Aan de overkant ligt nog een schip voor anker, precies op onze koers. Het waait nog flink, maar we moeten weer naar een voordewindse koers langs de kust. Met alleen het dubbel gereefde grootzeil gaat het nog steeds hard als we na verloop van tijd weer stroom mee krijgen. Zo hard dat we vrezen in donker bij Duinkerke aan te komen. Gelukkig neemt de wind vlak voor Duinkerke wat af en uiteindelijk komen we met zonsopkomst aan. Met net genoeg licht om alles te kunnen overzien.
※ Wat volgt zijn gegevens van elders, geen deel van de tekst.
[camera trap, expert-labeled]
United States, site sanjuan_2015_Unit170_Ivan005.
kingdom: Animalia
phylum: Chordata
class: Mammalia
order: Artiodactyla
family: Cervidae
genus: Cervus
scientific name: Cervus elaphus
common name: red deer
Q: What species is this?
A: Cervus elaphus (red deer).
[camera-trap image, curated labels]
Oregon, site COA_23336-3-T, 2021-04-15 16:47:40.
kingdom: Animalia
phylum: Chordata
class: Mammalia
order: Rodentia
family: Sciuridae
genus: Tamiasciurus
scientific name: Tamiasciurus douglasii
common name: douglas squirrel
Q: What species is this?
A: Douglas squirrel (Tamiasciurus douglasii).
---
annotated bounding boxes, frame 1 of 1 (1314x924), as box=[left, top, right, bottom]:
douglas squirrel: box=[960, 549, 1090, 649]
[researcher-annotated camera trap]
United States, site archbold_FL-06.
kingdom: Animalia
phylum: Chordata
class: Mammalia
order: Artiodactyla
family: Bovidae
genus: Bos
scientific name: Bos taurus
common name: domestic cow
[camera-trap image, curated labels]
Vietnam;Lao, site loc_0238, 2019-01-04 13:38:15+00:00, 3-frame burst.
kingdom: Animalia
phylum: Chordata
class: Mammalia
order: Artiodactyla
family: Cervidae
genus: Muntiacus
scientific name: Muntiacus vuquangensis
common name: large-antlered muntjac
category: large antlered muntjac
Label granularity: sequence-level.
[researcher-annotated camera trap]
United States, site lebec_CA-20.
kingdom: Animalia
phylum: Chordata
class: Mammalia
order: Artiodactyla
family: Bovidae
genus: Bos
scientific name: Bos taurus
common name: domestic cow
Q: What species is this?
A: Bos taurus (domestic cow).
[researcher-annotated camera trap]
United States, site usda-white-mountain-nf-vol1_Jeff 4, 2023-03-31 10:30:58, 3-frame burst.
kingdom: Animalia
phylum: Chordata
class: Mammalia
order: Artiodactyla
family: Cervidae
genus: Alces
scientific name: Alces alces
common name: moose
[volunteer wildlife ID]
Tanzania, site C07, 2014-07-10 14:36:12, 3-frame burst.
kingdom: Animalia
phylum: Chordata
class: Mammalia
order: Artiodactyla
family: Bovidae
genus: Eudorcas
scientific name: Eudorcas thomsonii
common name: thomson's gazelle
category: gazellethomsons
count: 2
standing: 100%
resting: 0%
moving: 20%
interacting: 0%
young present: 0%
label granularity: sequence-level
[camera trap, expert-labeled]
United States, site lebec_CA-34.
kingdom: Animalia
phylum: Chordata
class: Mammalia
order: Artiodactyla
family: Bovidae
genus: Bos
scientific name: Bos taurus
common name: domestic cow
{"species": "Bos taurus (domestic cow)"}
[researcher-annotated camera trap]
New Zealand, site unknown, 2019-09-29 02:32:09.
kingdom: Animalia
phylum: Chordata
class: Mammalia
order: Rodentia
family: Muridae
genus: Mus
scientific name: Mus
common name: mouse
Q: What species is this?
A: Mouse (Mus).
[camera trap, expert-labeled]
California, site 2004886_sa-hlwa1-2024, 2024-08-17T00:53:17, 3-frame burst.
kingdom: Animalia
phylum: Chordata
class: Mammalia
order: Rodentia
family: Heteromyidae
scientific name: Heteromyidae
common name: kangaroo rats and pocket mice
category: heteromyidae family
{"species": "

Joke had een tip op internet gelezen van een andere zeiler: vaar langs de eerste grote jachthaven en ga door naar de verenigingshaven iets verderop. We meren langs een steiger aan de buitenkant af, ruimen de boot op en vallen als een blok in slaap. Johan wordt wakker van een klop op de boot. De havenmeester vraagt of we de boot kunnen verplaatsen naar een box aan de gastensteiger. Geen probleem. We worden een beetje wakker en gaan naar de aangewezen plek. We melden ons bij het havenkantoor en worden hartelijk ontvangen. We krijgen uitleg over Duinkerke, waar de bussen gratis zijn! Als je langs de kust vaart zie je alleen de grote industrie, maar als je daarachter kijkt is het hier eigenlijk best leuk.